General information
- Type: Ultralight aircraft
- National origin: Netherlands
- Manufacturer: AC Light Aircraft
- Status: In production (2015)

History
- Manufactured: 2009-present
- Introduction date: 2009
- First flight: May 2009
- Developed from: Aviasud Sirocco

= AC Sirocco nG =

Dutch ultralight aircraft

The AC Sirocco nG is a Dutch ultralight aircraft based upon the 1983 Aviasud Sirocco and produced by AC Light Aircraft of Voorschoten. The aircraft is supplied as a kit for amateur construction or as a complete ready-to-fly-aircraft.

==Design and development==
The Sirocco nG features a V-strut-braced high-wing, a single-seat open cockpit, fixed tricycle landing gear and a single engine in pusher configuration.

The aircraft is made from composites. The nG model, which first flew in May 2009, has an all-new composite wing of shorter span, 9 m and an area of 12.15 m2, with ailerons that replace the earlier spoilers. The fuselage is all composite. The standard engine used is the 33 hp B&S V-2 four-stroke powerplant.

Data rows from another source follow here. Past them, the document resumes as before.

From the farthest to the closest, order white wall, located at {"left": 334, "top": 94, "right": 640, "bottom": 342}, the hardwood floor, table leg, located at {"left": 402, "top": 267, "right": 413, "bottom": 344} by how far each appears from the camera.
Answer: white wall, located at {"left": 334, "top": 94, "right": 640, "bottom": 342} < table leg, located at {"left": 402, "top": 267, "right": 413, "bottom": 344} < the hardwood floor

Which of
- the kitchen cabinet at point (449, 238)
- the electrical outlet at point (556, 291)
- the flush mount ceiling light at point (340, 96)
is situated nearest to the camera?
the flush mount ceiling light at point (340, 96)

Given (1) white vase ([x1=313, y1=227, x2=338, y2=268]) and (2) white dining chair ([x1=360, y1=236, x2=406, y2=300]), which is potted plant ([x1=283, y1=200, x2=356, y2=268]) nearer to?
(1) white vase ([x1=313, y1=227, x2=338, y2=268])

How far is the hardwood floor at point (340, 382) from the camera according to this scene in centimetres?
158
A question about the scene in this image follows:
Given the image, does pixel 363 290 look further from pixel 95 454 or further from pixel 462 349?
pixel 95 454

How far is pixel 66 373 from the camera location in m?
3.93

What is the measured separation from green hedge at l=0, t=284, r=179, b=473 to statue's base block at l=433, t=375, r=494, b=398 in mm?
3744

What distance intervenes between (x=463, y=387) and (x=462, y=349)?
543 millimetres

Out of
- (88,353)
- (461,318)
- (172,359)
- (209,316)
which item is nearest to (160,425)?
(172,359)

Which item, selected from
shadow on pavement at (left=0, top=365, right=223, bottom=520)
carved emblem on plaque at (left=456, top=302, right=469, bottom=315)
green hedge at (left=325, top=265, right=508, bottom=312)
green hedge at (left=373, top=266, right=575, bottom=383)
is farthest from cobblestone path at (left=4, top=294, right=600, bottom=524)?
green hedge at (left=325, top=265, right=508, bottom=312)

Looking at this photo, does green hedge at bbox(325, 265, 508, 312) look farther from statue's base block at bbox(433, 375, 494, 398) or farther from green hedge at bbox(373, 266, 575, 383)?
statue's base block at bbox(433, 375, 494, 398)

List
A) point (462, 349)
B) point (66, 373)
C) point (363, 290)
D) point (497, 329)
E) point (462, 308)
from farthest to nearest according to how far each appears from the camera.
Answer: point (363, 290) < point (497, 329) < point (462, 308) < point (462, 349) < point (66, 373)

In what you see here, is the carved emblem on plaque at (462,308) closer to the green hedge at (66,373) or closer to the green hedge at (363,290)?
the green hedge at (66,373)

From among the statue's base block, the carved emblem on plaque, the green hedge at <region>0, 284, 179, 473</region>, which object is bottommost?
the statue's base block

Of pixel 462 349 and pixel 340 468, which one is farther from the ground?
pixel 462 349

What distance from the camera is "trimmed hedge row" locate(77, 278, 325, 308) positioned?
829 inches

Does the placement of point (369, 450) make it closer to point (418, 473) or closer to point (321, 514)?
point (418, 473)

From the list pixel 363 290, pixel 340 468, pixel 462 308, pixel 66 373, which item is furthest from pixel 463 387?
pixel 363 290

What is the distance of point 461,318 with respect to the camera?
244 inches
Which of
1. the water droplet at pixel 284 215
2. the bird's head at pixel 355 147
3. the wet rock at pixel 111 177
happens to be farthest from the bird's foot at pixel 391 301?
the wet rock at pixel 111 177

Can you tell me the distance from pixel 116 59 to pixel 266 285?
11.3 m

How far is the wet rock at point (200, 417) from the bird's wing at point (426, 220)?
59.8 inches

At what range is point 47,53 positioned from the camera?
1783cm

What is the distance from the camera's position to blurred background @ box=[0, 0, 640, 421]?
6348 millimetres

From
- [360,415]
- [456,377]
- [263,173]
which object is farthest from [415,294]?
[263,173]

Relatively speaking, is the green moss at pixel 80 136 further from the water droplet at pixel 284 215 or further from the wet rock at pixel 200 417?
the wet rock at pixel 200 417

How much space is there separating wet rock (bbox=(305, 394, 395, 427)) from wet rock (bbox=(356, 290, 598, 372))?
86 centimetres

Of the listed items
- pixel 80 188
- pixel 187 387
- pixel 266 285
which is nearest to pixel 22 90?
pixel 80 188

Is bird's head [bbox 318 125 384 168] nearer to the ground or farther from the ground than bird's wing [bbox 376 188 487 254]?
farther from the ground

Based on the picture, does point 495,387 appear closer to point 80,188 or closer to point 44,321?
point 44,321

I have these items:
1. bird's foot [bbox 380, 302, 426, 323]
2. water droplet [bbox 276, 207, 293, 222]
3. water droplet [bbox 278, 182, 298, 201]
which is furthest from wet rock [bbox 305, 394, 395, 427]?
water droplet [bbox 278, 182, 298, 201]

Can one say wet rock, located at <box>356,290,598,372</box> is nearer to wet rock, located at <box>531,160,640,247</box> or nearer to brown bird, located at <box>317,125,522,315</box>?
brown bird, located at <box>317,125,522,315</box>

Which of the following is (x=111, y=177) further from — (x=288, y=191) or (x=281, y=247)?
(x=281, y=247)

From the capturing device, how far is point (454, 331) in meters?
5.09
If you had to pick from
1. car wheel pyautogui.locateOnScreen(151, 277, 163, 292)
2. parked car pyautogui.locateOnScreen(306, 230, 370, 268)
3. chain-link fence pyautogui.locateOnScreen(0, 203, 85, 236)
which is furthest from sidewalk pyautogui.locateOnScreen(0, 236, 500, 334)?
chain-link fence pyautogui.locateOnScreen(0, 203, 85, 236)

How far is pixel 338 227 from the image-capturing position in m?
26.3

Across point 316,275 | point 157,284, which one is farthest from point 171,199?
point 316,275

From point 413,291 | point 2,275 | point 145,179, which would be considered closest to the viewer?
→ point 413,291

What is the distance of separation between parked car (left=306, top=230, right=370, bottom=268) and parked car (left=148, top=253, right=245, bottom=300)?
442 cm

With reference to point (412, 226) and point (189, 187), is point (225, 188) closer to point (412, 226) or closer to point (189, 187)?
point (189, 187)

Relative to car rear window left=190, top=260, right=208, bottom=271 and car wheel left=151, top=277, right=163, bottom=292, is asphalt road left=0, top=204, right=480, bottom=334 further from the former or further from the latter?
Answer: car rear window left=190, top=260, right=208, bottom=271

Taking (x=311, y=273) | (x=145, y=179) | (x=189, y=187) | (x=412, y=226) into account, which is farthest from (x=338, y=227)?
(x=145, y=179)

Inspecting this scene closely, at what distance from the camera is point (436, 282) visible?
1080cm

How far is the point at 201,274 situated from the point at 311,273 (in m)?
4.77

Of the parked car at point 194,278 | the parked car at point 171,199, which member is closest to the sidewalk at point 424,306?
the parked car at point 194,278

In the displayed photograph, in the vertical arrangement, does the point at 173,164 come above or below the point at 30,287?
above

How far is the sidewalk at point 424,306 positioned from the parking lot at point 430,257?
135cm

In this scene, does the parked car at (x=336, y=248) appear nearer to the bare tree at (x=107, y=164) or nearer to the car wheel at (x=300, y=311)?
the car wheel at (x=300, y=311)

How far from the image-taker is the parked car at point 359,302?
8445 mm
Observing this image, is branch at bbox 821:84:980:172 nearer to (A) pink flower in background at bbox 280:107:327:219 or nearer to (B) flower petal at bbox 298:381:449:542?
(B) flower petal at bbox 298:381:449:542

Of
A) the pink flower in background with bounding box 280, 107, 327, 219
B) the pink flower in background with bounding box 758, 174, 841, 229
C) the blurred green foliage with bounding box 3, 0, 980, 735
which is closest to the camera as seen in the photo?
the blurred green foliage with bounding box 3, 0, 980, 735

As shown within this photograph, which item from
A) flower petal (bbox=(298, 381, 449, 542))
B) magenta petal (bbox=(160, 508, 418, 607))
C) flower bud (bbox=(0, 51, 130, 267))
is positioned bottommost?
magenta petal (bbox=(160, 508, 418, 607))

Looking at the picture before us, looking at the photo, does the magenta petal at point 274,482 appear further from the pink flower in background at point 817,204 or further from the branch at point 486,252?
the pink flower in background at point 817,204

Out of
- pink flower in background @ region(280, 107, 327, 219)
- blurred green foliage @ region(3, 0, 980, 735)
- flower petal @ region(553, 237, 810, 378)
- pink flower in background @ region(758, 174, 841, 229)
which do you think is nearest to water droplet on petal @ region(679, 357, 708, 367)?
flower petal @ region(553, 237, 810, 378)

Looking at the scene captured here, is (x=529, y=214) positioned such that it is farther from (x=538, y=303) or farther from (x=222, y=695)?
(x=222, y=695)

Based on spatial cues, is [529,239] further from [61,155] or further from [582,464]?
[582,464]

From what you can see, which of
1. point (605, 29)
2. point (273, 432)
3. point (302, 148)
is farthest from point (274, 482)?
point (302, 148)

Electric power has also been an option since 2012/13.

The design rights to the Sirocco series are currently held by Evert Cornet of AC Light Aircraft.

==Operational history==
The original Sirocco was the first ultralight aircraft flown around the world, completing the flight in the 1980s.

Reviewer Marino Boric wrote about the nG design in a 2015 review, saying, "the cockpit offers good crash safety. Very low stall speed, short take-off and landing and efficient controls all contribute to the Sirocco's appeal."